Characterization of biomass comminution for entrained-flow gasification

Abstract

Biomass entrained-flow gasification is one of the most promising conversion technologies for biomass utilization, characterized by high conversion efficiency and environmental friendliness. As a booming technology, the selection of particle size in biomass entrained-flow gasification has been a key issue of concern but has not yet been resolved. In this paper, a hammer mill was used to comminute biomass into powders of various particle sizes; Typical biomass materials including rice husk, rice straw, wood chip, and chinar leaf were selected as experimental materials to analyze the comminuting characteristics of different biomasses. Different screen sizes (SS) ranging from 0.2 mm to 2 mm were utilized to investigate the influence of comminuting particle size. The influence of SS on the characteristics of biomass particles (particle size, particle shape) was analyzed.
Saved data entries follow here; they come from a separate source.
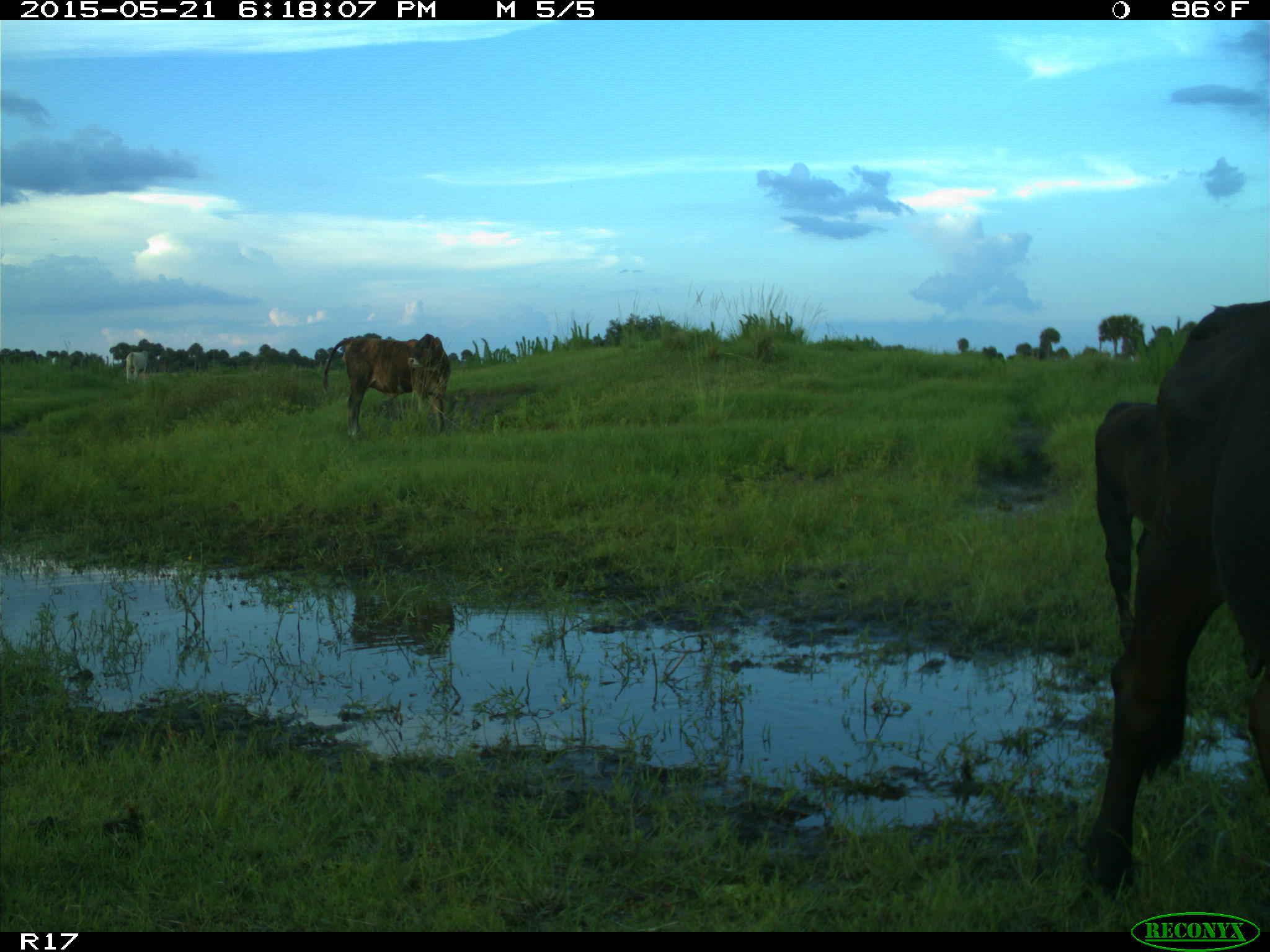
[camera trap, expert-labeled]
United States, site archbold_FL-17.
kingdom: Animalia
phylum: Chordata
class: Mammalia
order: Artiodactyla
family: Bovidae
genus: Bos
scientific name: Bos taurus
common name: domestic cow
Bos taurus (domestic cow).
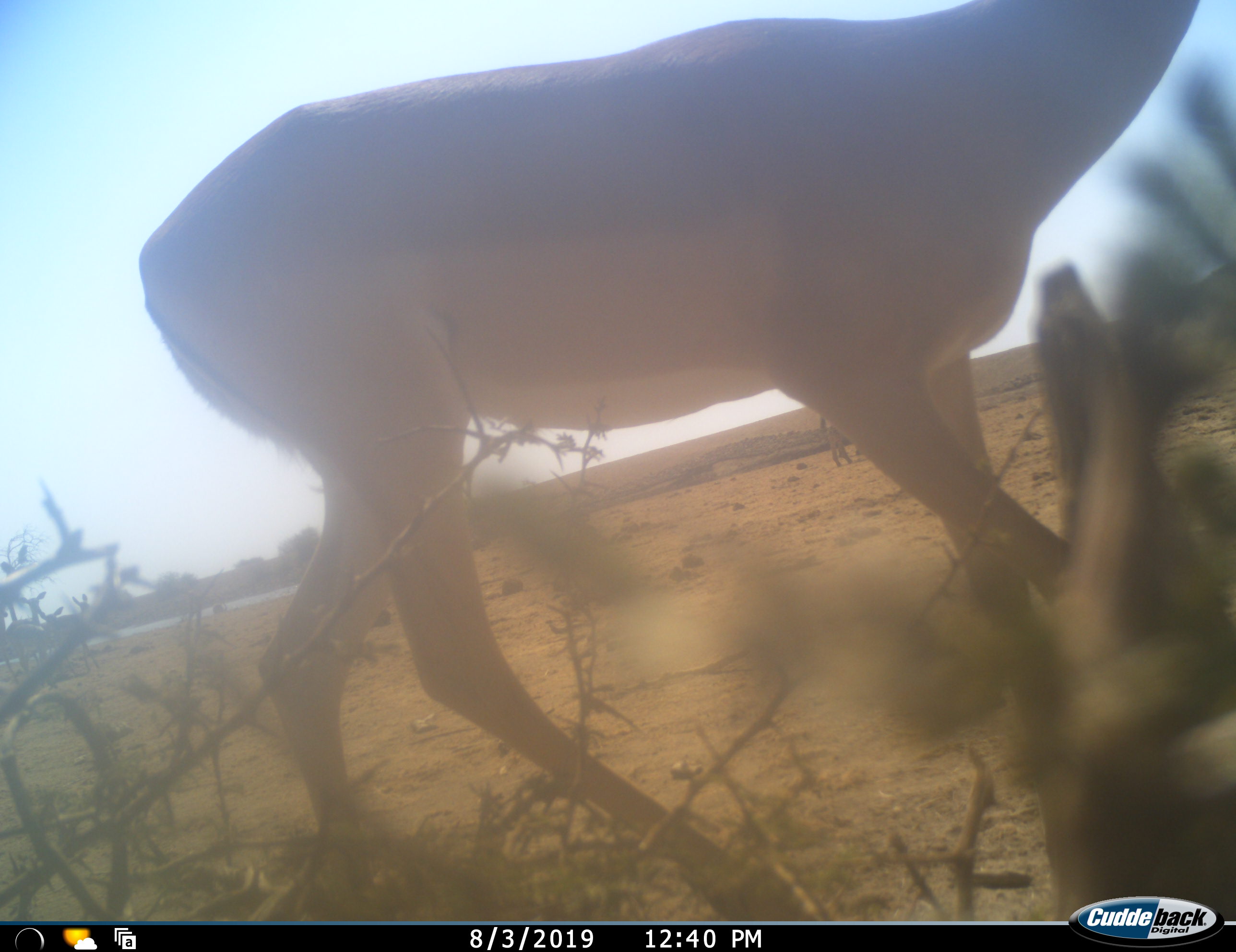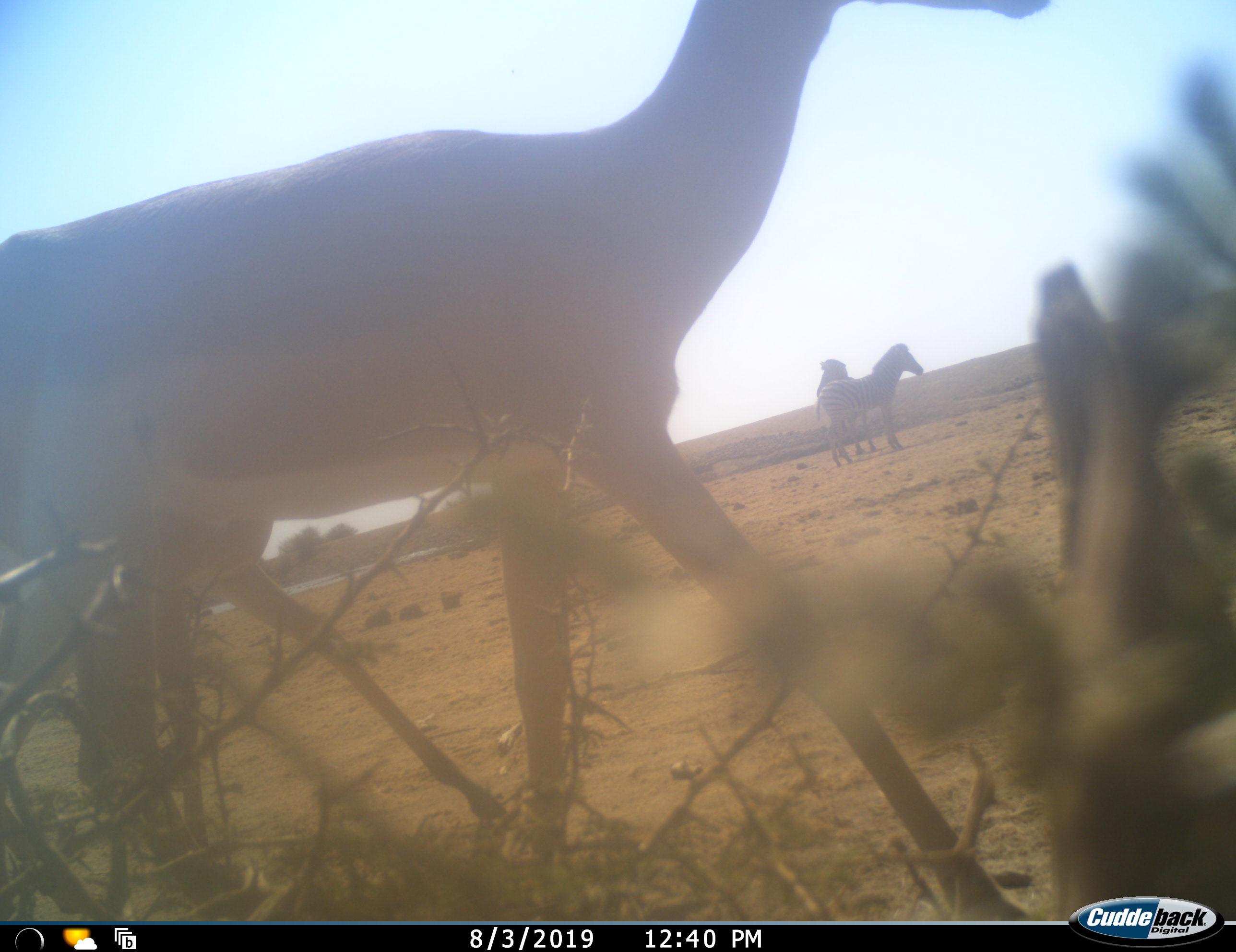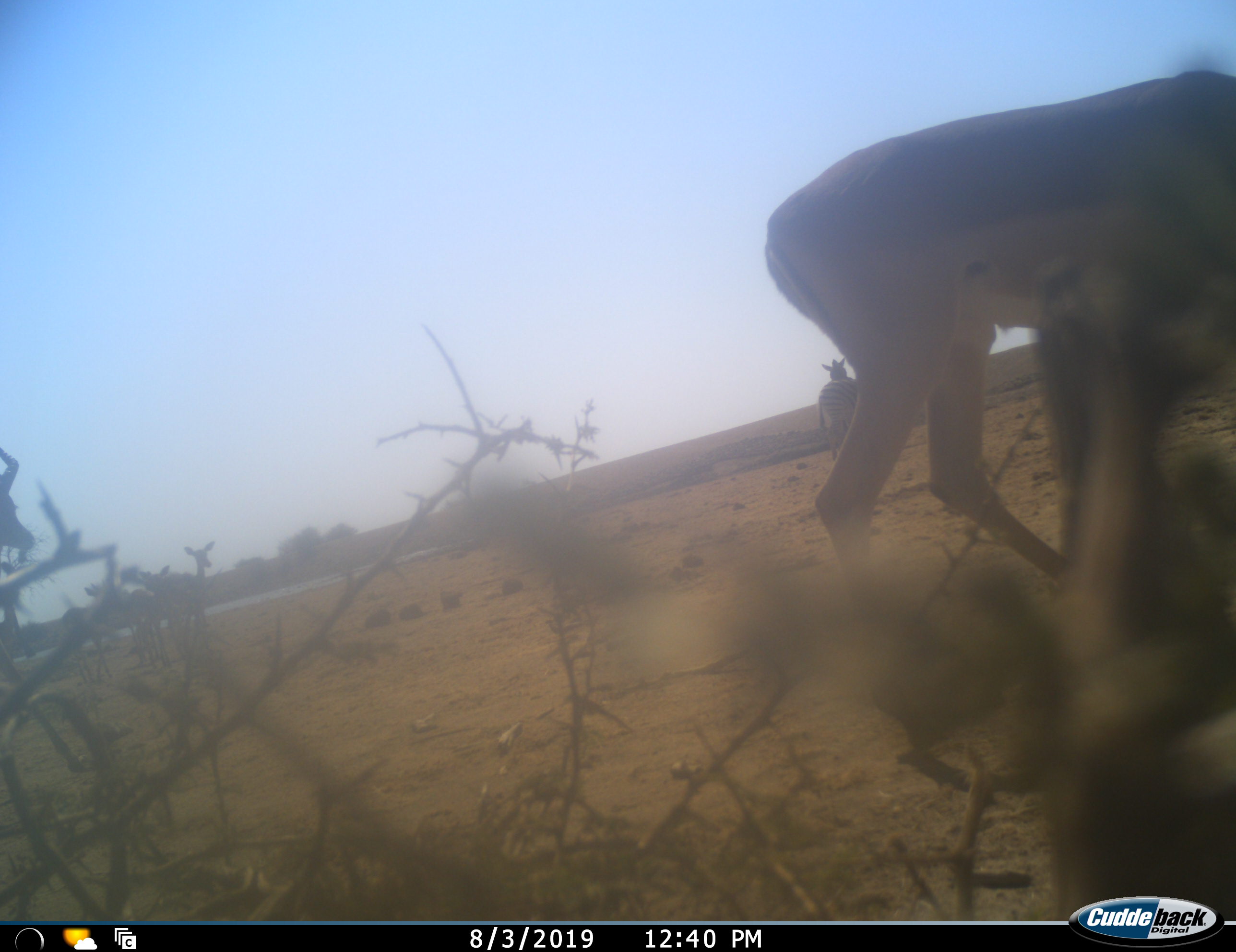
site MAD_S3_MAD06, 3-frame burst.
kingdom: Animalia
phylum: Chordata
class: Mammalia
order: Artiodactyla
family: Bovidae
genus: Aepyceros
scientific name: Aepyceros melampus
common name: impala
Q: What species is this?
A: Impala (Aepyceros melampus).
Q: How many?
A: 1.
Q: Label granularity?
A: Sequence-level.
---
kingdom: Animalia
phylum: Chordata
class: Mammalia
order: Perissodactyla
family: Equidae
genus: Equus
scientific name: Equus quagga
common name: plains zebra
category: zebraplains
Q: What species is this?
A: Zebraplains (plains zebra) (Equus quagga).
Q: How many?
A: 2.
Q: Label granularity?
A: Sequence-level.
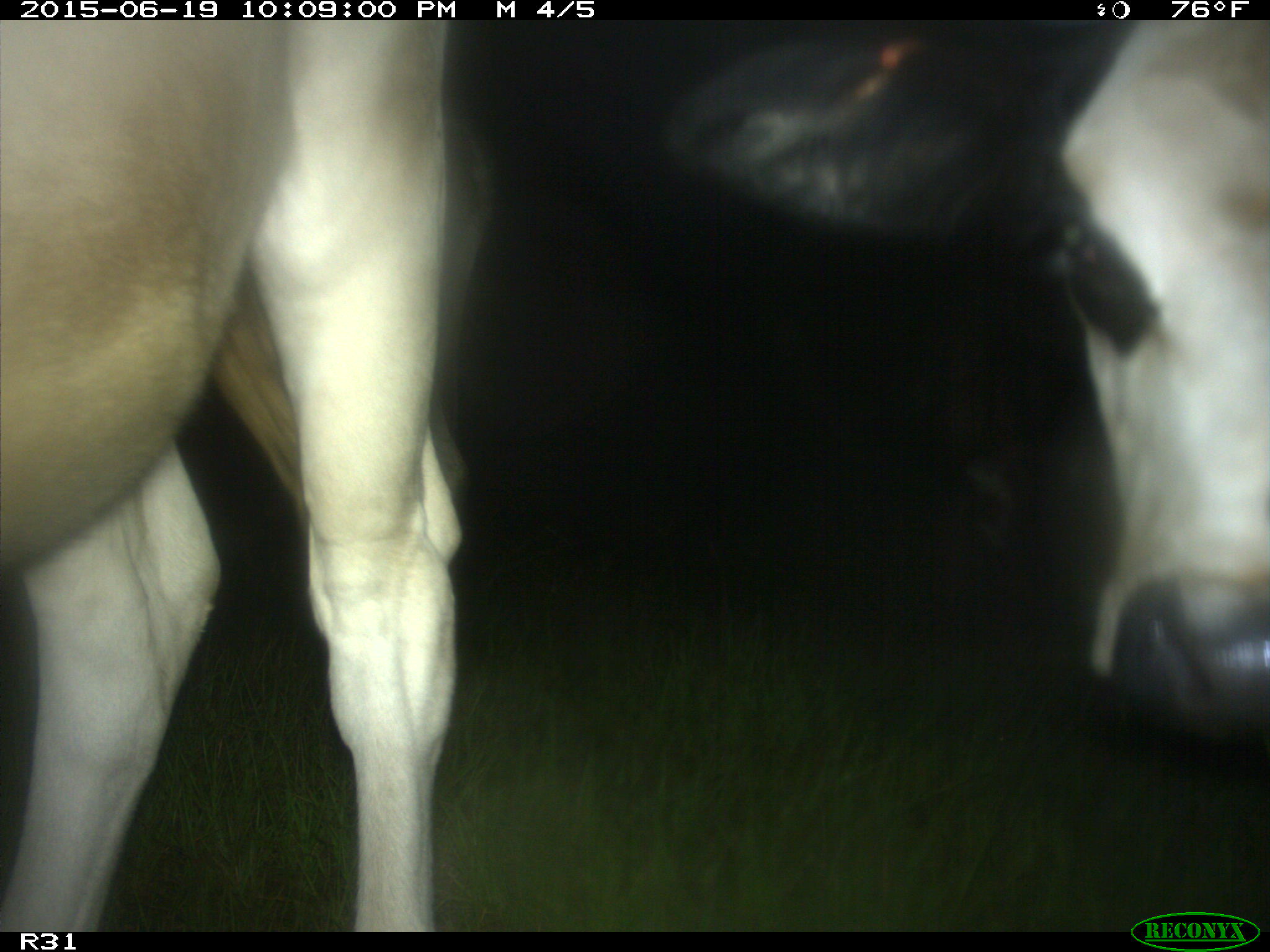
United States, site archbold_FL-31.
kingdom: Animalia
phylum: Chordata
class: Mammalia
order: Artiodactyla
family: Bovidae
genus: Bos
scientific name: Bos taurus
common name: domestic cow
Bos taurus (domestic cow).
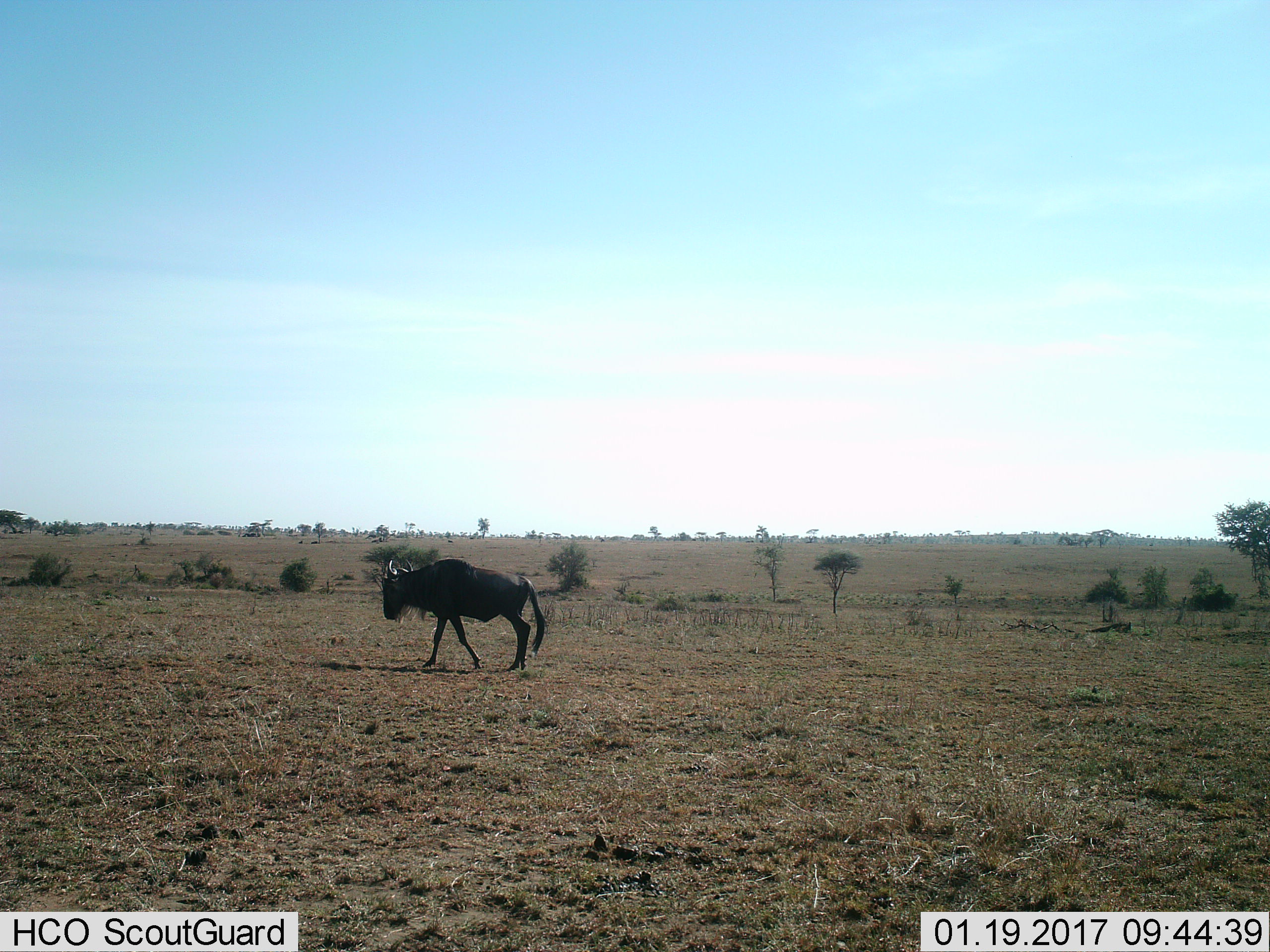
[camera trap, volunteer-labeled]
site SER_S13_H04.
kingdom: Animalia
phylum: Chordata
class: Mammalia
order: Artiodactyla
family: Bovidae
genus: Connochaetes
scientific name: Connochaetes taurinus taurinus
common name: blue wildebeest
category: wildebeestblue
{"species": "wildebeestblue (blue wildebeest) (Connochaetes taurinus taurinus)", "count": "1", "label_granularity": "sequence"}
The characteristic particle size, represented by d90, was extracted and found to exhibit a good linear relationship with the SS. It was confirmed that reducing the particle size effectively reduces the particle anisotropy. Furthermore, the bulking and flow characteristics of different particles was investigated. Despite the increase in bulk and tap densities with decreasing particle size, it is interesting to note that the flowability of the powder first improves and then weakens. Finally, the impact of SS on the comminution energy consumption was investigated and the Bond comminution constants were fitted for the four biomass tested.